Judge Tells State to Void the Credentials of 4,000 Teachers
A San Francisco Superior Court judge ordered the state on Wednesday to void the credentials of an estimated 4,000 public school teachers who had wrongly been labeled “highly qualified.”
Judge James L. Warren told the California Commission on Teacher Credentialing to stop issuing so-called individual internship certificates to new teachers and refrain from counting them as highly qualified under the federal No Child Left Behind Act.
The judge did not take issue with the merits of the individual permits, but said the credentialing commission failed to follow the state’s procedure in distributing them.
Critics of the individual certificates said the judge’s decision would stop the commission from circumventing the federal law, which requires all teachers to be highly qualified by the end of the current school year.
To meet the “highly qualified” requirement, they said, new teachers must be enrolled in formal internship programs through universities or school districts.
It was unclear whether the state would be penalized by the federal government for having fewer highly qualified teachers as a result of the judge’s order.
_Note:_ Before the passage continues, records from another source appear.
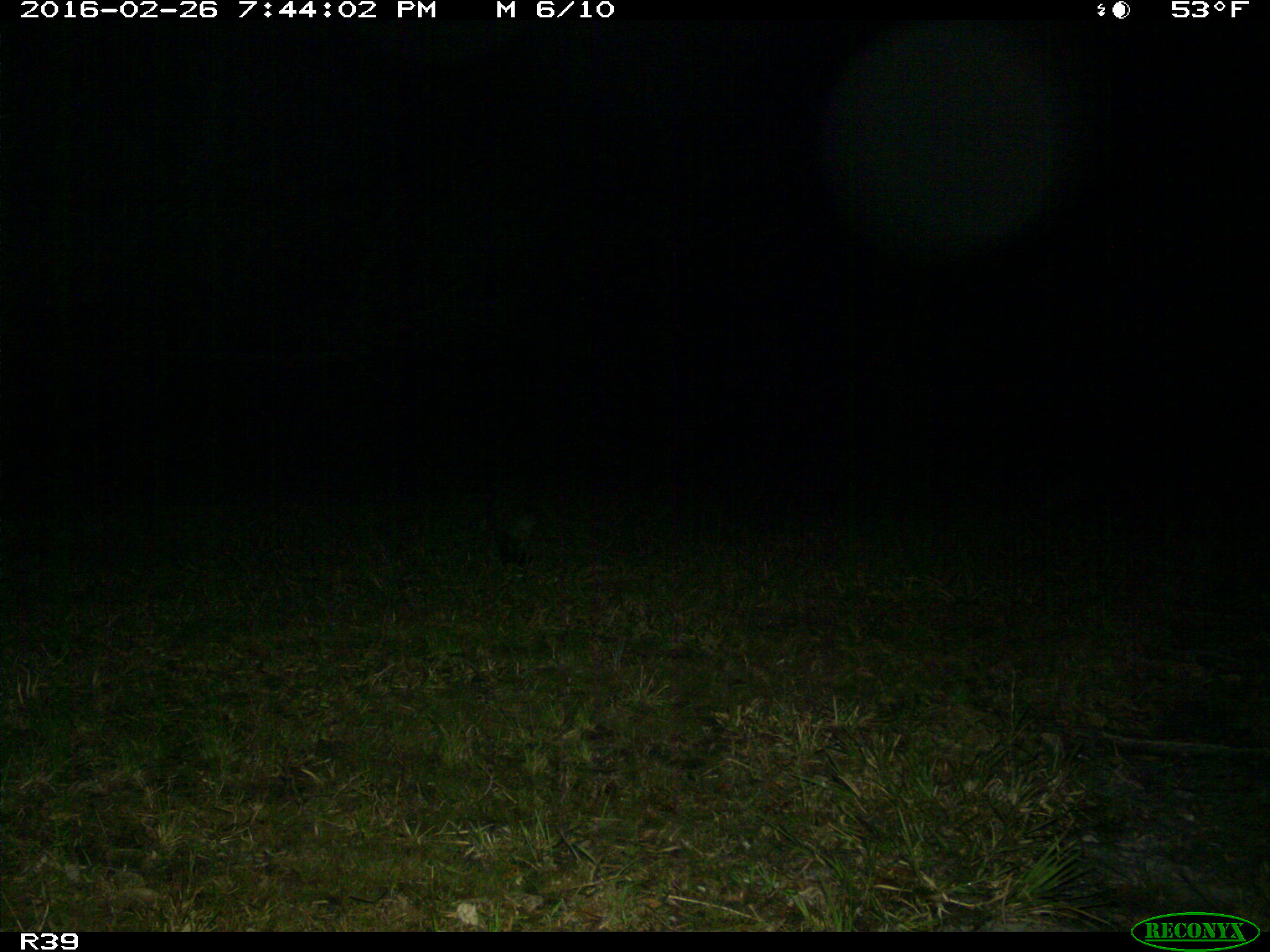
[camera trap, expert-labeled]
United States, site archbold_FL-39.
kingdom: Animalia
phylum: Chordata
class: Mammalia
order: Carnivora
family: Procyonidae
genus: Procyon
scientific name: Procyon lotor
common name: common raccoon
“Students, parents and the public really deserve to know the real number of highly qualified teachers in their schools,” said Mike Chavez of the group Californians for Justice, which sued the credentialing commission in August to stop the practice.
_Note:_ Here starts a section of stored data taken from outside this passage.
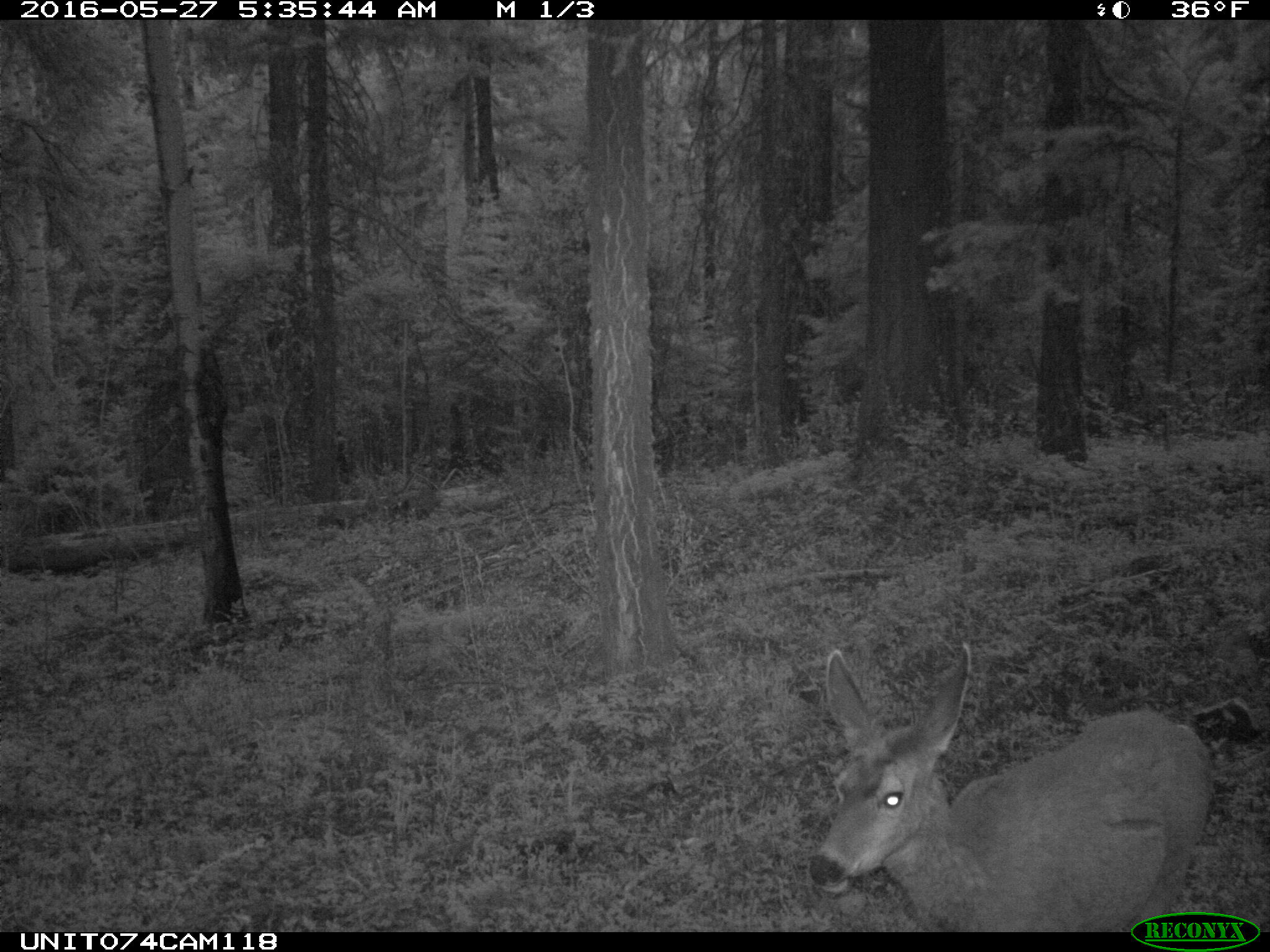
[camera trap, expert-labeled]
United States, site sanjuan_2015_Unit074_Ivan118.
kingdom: Animalia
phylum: Chordata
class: Mammalia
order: Artiodactyla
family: Cervidae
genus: Odocoileus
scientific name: Odocoileus hemionus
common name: mule deer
Odocoileus hemionus (mule deer).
“Now the state has to face up to the real task of providing [these teachers] with the training necessary to be successful and reach the level of a highly qualified teacher,” he said.
The credentialing commission stood by its individual certificates, saying they provided an important alternative route for teachers who want to earn state certification.
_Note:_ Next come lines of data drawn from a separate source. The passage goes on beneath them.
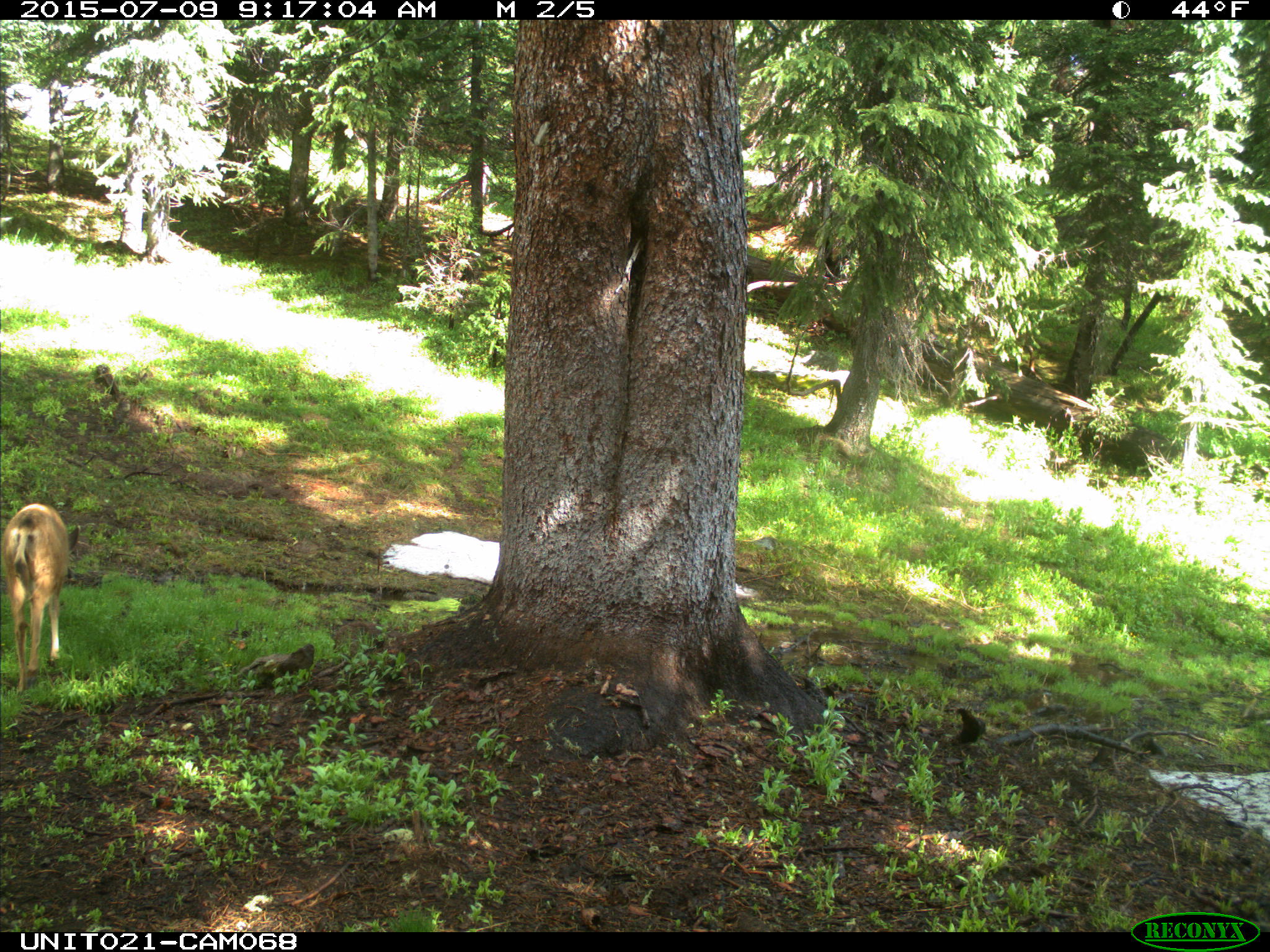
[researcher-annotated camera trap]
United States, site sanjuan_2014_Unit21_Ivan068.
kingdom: Animalia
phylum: Chordata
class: Mammalia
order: Artiodactyla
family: Cervidae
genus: Odocoileus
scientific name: Odocoileus hemionus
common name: mule deer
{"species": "Odocoileus hemionus (mule deer)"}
Those in the program “met the letter of the federal and state requirements for highly qualified teachers,” said Mary Armstrong, the commission’s general counsel. “It’s been very successful in moving people through [to full credentials]. It’s been a good program.”
The judge’s ruling was not expected to have any immediate effect on teachers who hold the individual certificates. The bureaucratic change would not affect teachers’ positions, salaries or benefits, according to the court order.
Armstrong said the commission, following the judge’s order, would establish one-time “special temporary certificates” for teachers who hold the individual permits. Some of those who hold the individual certificates might otherwise have been working with emergency teaching credentials.
Though teachers with the temporary certificates would not be classified as highly qualified, they would still have time to earn their full teaching credentials.
As part of the order, the credentialing commission must correct information it publicly reports about the number of highly qualified teachers in the state.
And it must closely follow state rules when developing credentials for new teachers. Among other things, the commission must run its proposals through the state’s administrative law office, said John Affeldt, managing attorney at Public Advocates, which filed the lawsuit.
The credentialing commission will meet later this month to consider new regulations for individual certificates.